SEMBOLLER ÜZERİNDEN CEPHELEŞME

...

KIRLANGIÇ YUVASI / 112

SEMBOLLER ÜZERİNDEN CEPHELEŞME

1983 baharında Türkiye, farklı bir telaş içindeydi. Yeni partiler, birbiri ardına siyasi yaşama katılıyordu.

23 Mayıs günü partisinin kuruluş dilekçesini veren Turgut Özal, İçişleri Bakanlığı’ndan neşe içinde çıktı. Büyük Türkiye Partisi’nin kurucusu Ali Fethi Esener’i atlatıp "arı ve petek" amblemini partisi adına tescil ettirmeyi başarmıştı. BTP’nin de aynı amblemi seçtiğini bir gece önceden öğrenince bakanlıktaki randevuyu erkene aldırmış, amblemi kapmıştı.

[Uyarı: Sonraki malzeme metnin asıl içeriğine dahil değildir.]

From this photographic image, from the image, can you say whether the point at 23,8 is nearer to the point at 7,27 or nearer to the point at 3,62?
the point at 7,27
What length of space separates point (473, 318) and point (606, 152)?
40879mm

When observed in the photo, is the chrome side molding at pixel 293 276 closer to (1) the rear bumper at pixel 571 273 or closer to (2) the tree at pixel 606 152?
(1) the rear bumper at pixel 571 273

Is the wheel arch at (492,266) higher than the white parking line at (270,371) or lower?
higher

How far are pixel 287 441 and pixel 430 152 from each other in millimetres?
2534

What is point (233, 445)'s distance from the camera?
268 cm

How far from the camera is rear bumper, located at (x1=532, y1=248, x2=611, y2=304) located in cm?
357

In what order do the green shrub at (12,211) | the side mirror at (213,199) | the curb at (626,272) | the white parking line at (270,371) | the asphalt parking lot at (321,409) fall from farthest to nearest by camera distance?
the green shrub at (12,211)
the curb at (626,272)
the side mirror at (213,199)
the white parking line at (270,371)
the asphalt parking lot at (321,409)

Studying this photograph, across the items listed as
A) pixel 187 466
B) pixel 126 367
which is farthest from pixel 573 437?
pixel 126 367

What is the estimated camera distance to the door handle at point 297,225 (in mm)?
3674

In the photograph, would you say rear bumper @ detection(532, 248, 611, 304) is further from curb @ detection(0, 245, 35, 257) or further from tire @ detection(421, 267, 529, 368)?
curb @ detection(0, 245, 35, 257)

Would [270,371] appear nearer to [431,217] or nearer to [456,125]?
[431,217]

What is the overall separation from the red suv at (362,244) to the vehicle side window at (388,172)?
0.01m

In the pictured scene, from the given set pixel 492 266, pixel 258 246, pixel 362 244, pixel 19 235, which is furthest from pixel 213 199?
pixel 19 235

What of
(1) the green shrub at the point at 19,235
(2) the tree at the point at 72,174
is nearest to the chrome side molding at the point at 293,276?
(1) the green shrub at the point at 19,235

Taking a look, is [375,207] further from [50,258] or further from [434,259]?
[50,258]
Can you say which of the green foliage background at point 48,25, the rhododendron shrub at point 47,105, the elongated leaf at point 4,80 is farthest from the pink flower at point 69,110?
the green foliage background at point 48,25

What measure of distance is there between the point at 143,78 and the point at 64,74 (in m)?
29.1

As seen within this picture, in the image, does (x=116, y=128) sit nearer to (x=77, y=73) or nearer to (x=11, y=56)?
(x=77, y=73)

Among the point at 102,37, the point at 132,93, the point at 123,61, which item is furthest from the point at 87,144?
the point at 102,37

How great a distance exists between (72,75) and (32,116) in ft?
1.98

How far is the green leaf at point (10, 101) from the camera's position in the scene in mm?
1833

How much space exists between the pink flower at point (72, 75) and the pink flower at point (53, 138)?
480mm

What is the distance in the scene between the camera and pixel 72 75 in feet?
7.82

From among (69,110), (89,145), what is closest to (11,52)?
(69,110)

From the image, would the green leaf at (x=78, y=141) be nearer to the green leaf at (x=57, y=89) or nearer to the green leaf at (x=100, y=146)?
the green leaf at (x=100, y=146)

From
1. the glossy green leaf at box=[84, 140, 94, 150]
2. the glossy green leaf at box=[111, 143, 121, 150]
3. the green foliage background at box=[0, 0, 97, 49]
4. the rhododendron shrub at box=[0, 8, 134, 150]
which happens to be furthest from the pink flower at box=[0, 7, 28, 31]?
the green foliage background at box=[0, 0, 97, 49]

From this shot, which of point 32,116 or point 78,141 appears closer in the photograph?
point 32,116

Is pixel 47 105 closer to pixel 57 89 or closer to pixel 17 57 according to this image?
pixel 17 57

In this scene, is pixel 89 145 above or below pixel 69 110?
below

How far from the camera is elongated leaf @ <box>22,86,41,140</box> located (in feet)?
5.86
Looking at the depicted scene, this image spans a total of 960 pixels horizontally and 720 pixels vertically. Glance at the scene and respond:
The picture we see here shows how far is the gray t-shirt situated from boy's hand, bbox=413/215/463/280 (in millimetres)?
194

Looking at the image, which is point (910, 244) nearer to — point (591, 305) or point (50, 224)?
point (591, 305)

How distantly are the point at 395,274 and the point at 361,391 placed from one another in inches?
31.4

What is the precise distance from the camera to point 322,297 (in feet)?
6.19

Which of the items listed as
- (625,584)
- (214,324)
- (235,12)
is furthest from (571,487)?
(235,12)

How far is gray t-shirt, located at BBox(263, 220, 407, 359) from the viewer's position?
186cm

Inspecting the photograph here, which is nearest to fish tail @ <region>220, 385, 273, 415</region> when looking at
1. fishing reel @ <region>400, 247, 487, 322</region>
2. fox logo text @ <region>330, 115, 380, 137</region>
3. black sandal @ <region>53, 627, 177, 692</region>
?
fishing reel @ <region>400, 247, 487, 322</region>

Özal ve Esener arasındaki rekabet, o günden itibaren sürüp gidecekti. Her iki parti de merkez sağ seçmene sesleniyordu. DTP’nin perde arkasındaki lideri olan Süleyman Demirel, Özal’ın kapatılan Adalet Partisi’nin tabanını hedef almasına tepki gösteriyor, o yüzden de "Tapulu arazime gecekondu kurdurtmam" diye meydan okuyordu.

Ona aldırmayan Özal, merkez sağın asıl adresinin kendi partisi olduğunu göstermek için küçük bir formül buldu. İlk basın toplantısından itibaren gazetecilerden bir ricada bulundu:

"Eski partilerin kısaltmasını kullanmak da yasak. O nedenle AP denemez. Lütfen bizim partimizin kısaltmasını Ana Parti olarak yazın."

Elbette ki asıl amacı, partinin adının kısaltmasından çok kısaltma yoluyla propaganda yapmak, "Merkez sağda ana parti biziz" mesajı vermekti. Daha açık bir deyişle, kısaltmayı, propaganda silahı olarak kullanmak istiyordu.

Gazeteciler, Özal’ın bu isteğine aldırmayıp, partinin kısaltılmış adını ANAP olarak yazdılar. Özal, küçük bir manevra yaparak, "Ana Parti"den vazgeçti, bu kez "Ana.P." olarak kısaltılması ricasında bulundu. Gazeteciler yine dinlemeyip, ANAP olarak yazmayı sürdürünce bir süre sonra Özal da kabullenmek zorunda kaldı.

Dönemin gazetecileri, Anavatan Partisi’nin adının kısaltmasını ANAP olarak yazarken oturup hep birlikte kararlar almadılar, tartışmadılar. Özal’ın kısaltma aracılığıyla propaganda yapma girişimine karşı kendiliğinden işleyen bir süreç oldu bu.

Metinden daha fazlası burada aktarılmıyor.